A second purpose of a humanitarian pause, as Blinken said over the weekend, would be to help with “getting more humanitarian assistance to people who need it in Gaza.” Since dozens of aid trucks are already entering the territory with Israel’s agreement, a large-scale infusion of aid enabled by a ceasefire would seem achievable. Yet there are complications. One dispute is over fuel supplies. Israel shut down electric lines running into Gaza after the October 7th attacks, and the territory’s own power plant has stopped functioning. Hospitals and bakeries now depend on generators, which in turn require fuel. According to the U.N., more than a third of Gaza’s hospitals and more than half of its primary-care clinics “have shut down due to damage or lack of fuel.” Aid groups say that if Gaza’s humanitarian catastrophe is to be seriously addressed in the days and weeks ahead, fuel supplies will be essential. But Israel has also blocked all fuel shipments to Gaza since October 7th. The Israel Defense Forces say that Hamas pressures hospitals and other aid recipients to turn over fuel, which the group then uses to wage war. Last week, the I.D.F. released photos of what it said appeared to be Hamas-controlled storage tanks holding about five hundred thousand litres of fuel.
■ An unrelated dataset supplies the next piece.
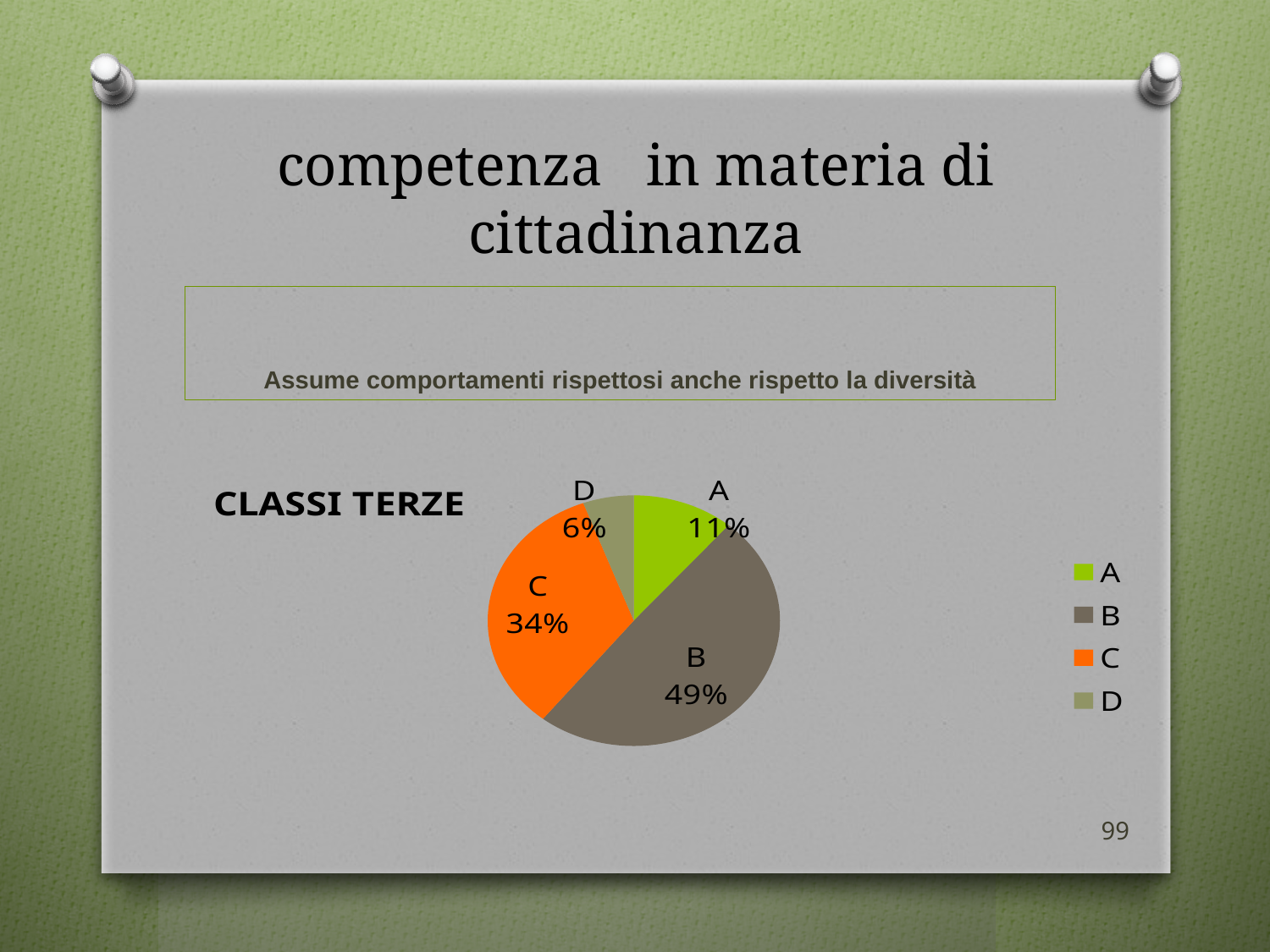
What is the share for category D in the pie chart? 6% Which is larger, the share for A or the share for D? A What colour is the slice for category C? orange How many entries does the legend list? 4 Which category has the largest slice of the pie chart? B What is the share for category A in the pie chart? 11% What is the difference in percentage points between category B and category C? 15 What is the share for category C in the pie chart? 34% Which category has the smallest slice of the pie chart? D How many slices does the pie chart have? 4 What is the share for category B in the pie chart? 49% What kind of chart is shown on the slide? pie chart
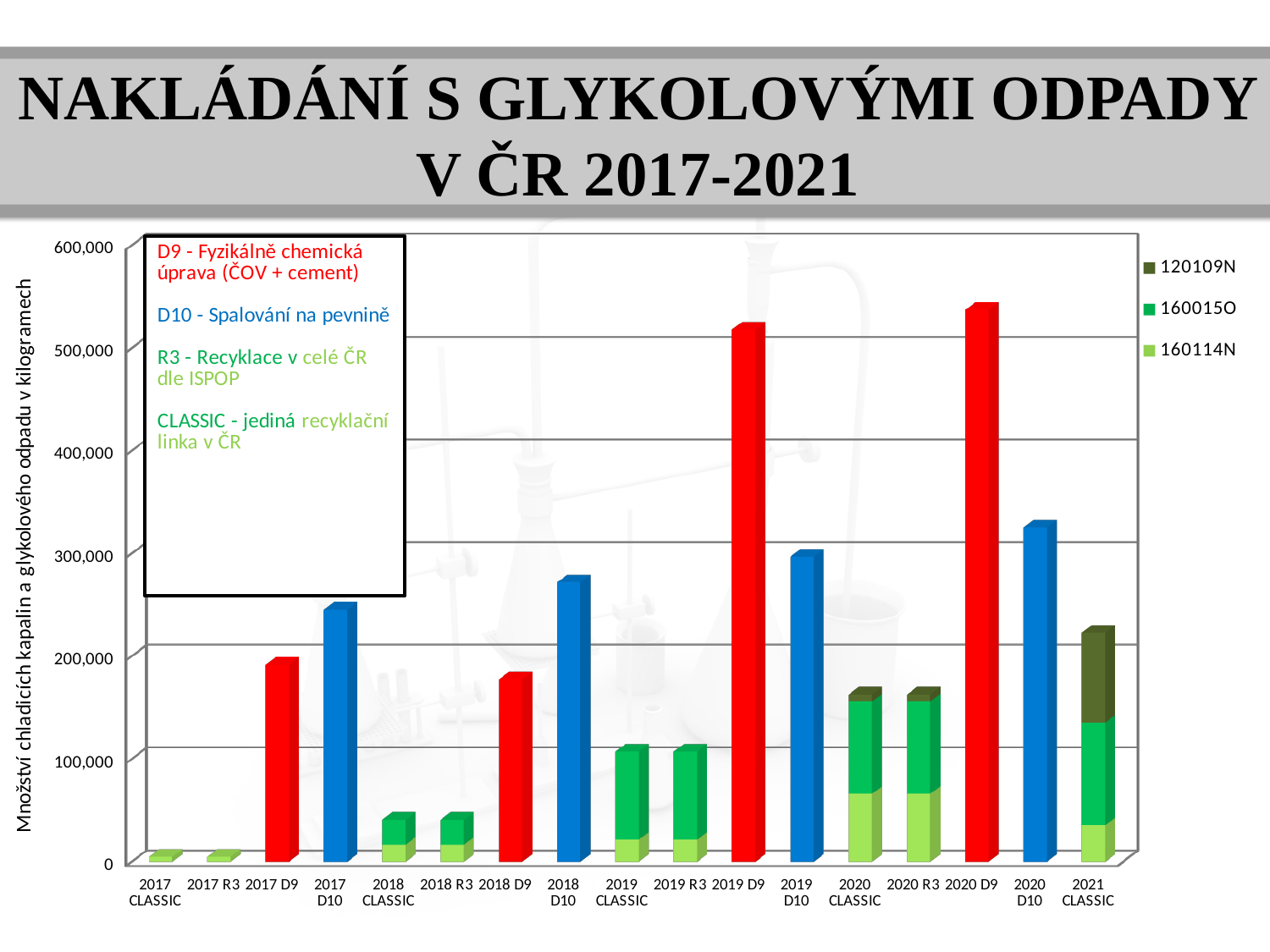
Which is larger, the value for 2020 D10 or the value for 2017 D10? 2020 D10 Is the value for 2020 D10 greater or less than 300,000? greater Is the total of the 2021 CLASSIC bar greater or less than 200,000? greater Is the value for 2019 D9 greater or less than 500,000? greater Which is larger, the value for 2019 D9 or the value for 2018 D9? 2019 D9 How many series does the chart legend list? 3 What kind of chart is shown on the slide? bar chart What are the three legend entries of the chart? 120109N, 160015O, 160114N How many categories are shown along the x axis of the chart? 17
Meanwhile, aid organizations working in Gaza have been stretched to the breaking point. The war is already the deadliest on record for U.N. aid workers. At least ninety-two people who worked for the main U.N. agency serving Palestinian refugees have died in Gaza since October 7th, a number almost as large as the hundred and sixteen aid-worker fatalities suffered worldwide in all of 2022, according to an annual report on aid-worker security.
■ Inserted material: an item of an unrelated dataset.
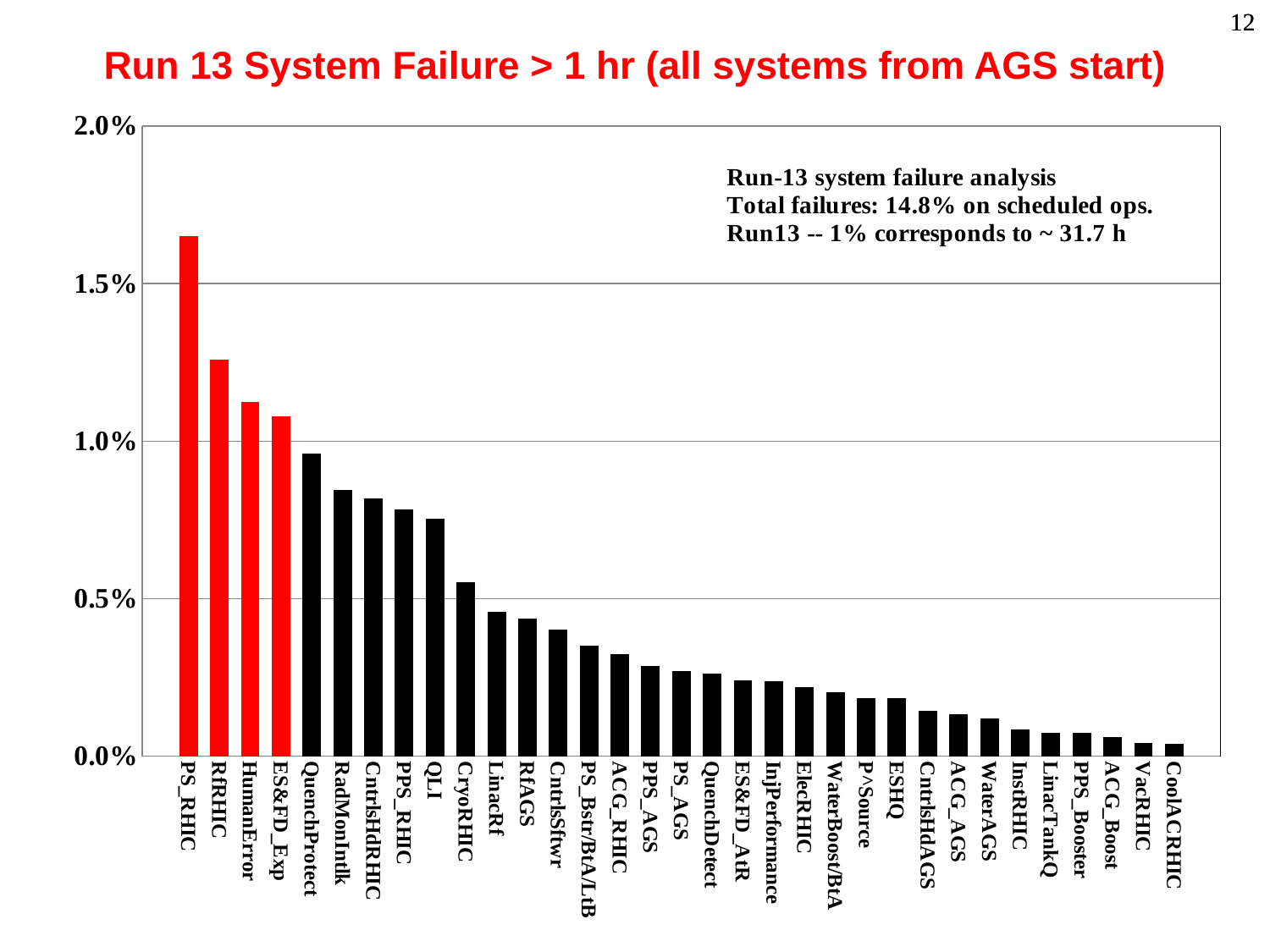
Do the bar values rise or fall from left to right along the x axis? fall Which is larger, the value for PS_RHIC or the value for RfRHIC? PS_RHIC Is the value for PS_RHIC greater or less than 1.5%? greater How many systems (bars) are shown in the chart? 33 Which system has the highest failure percentage? PS_RHIC How many bars are coloured red in the chart? 4 Is the value for QuenchProtect greater or less than 1.0%? less Which is larger, the value for QuenchProtect or the value for CryoRHIC? QuenchProtect Is the value for RfRHIC greater or less than 1.0%? greater What kind of chart is shown on the slide? bar chart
The Washington narrative about President Biden’s efforts to achieve a temporary ceasefire in Gaza often focusses on his “leverage”—or his apparent lack of it—over Netanyahu and the Israeli war cabinet. In this telling, Biden’s embrace of Israel after the attacks has not given him as much influence in Jerusalem as he might have hoped. There is obvious truth in that framing, but it is reductive. The President is trying to moderate Israel’s war, but the U.S. is also acting willingly as a lightning rod for criticism about the human costs of Israel’s campaign against Hamas, a role that the U.S. has long played in the alliance. And the recent public back-and-forth about a temporary ceasefire—including Netanyahu’s qualified rejections of the proposal—should be considered in light of the ongoing secret negotiations over the fate of Israeli and international hostages. The public statements of leaders engaged in such high-stakes private bargaining cannot always be taken at face value.
Bringing a successful, negotiated end to any mass hostage-taking is an excruciating high-wire act in the best of circumstances, never mind in a case such as this one, in which Hamas and its allies are apparently holding their captives in tunnels beneath Gaza’s apocalyptic war zone. To free those victims while also delivering food, water, and medical care sustainably and at scale to Palestinian civilians would be a miraculous achievement. Yet these are the imperatives of statecraft and aid work when confronted by a crisis of Gaza’s dimensions. “At the end of the day, everything boils down to carving out space for humanity in the worst of circumstances,” Mardini said. “Our only option is to always try harder.”